An Adjusted Maximum Likelihood Estimator for the Intra-Cluster Correlation Coefficient
Siegfried Gabler1, Matthias Ganninger1, Partha Lahiri2
1Survey Design and Methodology, GESIS - Leibniz-Institute for the Social Sciences, Mannheim, Germany; 2Joint Programme in Survey Methodology, University of Maryland, Ann Arbor, United States

We consider the estimation of the intra-cluster correlation for the one-way random effects model in the case of balanced and unbalanced cluster sizes. It is well-known that the standard variance component methods, such as the ANOVA method, can produce zero and negative estimates of the intra-cluster correlation, which is inherently a strictly positive parameter. In this paper, we present an adjusted maximum likelihood estimator for the intra-cluster correlation coefficient. The adjustment is chosen such that the adjusted likelihood function is quasi-convex. We compare the proposed estimator with the commonly used ANOVA estimator using a Monte Carlo simulation for normal and beta-binomial distributed variables.

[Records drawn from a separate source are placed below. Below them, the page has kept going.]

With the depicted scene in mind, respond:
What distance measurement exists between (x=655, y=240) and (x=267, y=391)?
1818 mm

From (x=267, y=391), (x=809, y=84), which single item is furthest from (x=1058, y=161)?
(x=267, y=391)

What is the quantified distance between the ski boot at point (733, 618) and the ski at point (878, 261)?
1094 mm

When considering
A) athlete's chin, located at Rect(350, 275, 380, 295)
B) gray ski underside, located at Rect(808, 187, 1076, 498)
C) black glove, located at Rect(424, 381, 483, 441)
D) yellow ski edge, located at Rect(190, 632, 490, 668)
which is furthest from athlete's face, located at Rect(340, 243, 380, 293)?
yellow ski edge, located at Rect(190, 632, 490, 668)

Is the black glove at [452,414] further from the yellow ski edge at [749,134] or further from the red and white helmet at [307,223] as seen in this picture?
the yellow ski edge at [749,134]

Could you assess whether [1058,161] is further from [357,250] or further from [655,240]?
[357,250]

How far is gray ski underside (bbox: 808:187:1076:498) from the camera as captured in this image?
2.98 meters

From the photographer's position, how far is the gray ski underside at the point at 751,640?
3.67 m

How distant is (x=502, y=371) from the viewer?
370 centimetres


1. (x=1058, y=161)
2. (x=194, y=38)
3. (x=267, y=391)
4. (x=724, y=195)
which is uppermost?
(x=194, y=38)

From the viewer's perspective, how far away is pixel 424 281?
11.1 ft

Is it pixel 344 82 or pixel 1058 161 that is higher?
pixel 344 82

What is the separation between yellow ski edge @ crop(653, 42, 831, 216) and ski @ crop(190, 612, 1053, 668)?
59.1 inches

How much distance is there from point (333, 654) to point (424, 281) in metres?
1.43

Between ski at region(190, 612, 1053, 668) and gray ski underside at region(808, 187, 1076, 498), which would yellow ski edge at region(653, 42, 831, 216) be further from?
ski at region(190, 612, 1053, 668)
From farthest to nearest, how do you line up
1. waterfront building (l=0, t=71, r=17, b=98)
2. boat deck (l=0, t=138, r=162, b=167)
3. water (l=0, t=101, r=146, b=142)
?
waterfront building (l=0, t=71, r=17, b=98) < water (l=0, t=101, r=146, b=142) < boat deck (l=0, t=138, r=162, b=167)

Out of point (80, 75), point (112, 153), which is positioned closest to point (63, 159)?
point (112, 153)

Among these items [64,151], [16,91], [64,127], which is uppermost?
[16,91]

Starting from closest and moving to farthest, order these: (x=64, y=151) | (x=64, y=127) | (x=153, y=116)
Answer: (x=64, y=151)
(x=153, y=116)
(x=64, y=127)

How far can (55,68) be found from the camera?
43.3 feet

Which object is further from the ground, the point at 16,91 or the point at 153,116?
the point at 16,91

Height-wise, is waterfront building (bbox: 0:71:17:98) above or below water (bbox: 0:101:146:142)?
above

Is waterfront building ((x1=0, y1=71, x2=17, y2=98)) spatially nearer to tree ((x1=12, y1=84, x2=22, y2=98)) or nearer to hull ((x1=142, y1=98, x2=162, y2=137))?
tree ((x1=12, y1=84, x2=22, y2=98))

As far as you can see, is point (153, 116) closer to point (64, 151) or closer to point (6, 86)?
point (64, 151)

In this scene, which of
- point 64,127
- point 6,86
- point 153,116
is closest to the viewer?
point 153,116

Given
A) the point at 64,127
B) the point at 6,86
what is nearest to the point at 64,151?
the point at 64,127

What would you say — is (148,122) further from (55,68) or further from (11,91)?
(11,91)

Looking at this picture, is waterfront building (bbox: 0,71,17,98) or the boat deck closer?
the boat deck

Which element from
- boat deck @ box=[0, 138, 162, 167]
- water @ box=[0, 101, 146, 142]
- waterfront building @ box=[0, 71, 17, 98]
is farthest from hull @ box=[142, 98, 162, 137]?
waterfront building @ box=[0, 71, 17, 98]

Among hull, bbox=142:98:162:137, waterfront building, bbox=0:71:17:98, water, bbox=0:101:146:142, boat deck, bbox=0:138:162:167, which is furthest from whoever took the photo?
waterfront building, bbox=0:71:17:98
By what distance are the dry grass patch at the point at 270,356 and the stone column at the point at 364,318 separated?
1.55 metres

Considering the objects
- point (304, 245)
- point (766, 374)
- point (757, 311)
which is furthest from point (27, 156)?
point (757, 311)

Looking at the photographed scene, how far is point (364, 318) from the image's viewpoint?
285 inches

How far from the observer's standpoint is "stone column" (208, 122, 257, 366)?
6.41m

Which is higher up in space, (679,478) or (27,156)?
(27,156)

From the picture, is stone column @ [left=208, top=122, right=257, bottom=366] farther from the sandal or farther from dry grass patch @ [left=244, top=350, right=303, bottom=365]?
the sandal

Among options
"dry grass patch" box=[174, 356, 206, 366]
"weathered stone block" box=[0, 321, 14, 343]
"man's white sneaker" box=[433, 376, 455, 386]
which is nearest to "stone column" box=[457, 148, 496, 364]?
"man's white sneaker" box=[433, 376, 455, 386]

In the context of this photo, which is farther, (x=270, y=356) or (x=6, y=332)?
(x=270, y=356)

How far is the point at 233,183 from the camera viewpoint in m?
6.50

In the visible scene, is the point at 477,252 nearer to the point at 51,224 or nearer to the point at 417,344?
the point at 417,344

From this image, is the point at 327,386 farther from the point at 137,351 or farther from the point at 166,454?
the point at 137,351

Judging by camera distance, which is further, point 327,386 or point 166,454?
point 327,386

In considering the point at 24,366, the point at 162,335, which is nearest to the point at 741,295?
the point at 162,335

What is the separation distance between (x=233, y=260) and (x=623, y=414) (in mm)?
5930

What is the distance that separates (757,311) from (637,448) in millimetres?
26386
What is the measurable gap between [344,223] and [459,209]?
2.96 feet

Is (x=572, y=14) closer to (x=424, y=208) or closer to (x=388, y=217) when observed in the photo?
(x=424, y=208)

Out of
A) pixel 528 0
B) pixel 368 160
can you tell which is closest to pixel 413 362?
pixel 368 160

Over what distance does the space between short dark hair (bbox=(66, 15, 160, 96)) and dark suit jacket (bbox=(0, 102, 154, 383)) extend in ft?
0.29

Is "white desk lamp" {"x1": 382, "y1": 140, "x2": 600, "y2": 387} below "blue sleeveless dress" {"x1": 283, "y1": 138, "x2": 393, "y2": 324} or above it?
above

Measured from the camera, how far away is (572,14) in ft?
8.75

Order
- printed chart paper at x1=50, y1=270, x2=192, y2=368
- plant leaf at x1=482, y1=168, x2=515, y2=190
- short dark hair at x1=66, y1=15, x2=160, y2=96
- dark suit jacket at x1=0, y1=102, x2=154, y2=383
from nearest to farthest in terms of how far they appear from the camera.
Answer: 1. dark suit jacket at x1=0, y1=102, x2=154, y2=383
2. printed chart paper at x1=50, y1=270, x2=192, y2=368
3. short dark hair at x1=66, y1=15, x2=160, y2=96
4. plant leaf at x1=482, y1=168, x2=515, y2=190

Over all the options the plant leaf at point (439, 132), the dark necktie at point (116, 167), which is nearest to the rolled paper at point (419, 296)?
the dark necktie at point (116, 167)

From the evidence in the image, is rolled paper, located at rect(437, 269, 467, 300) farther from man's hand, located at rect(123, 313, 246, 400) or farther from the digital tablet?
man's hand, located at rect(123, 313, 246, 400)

This paper is based on preovious work by Lahiri and Li (2009) and Li and Lahiri (2010).

Bibliography:

Lahiri, P. and Li, H. (2009). Generalized Maximum Likelihood Method in Linear Mixed Models with an Application in Small-Area Estimation. Proceedings of the Federal Committee on Statistical Methodology Research Conference

Li, H. And Lahiri, P. (2010). An adjusted maximum likelihood method for solving small area estimation problems. Journal of Multivariate Analysis, 101, 882-892

Keywords: intracluster correlation coefficient; variance component model; strictly positive estimator

Biography: Siegfried Gabler is chief statistician at GESIS, Mannheim. He is a member of the sampling expert panel of the European Social Survey and a Privatdozent at the University of Mannheim. His current research areas cover sampling designs, especially for telephone surveys and for cross-cultural surveys, weighting for nonresponse, design effects, decision theoretic justification of sampling strategies.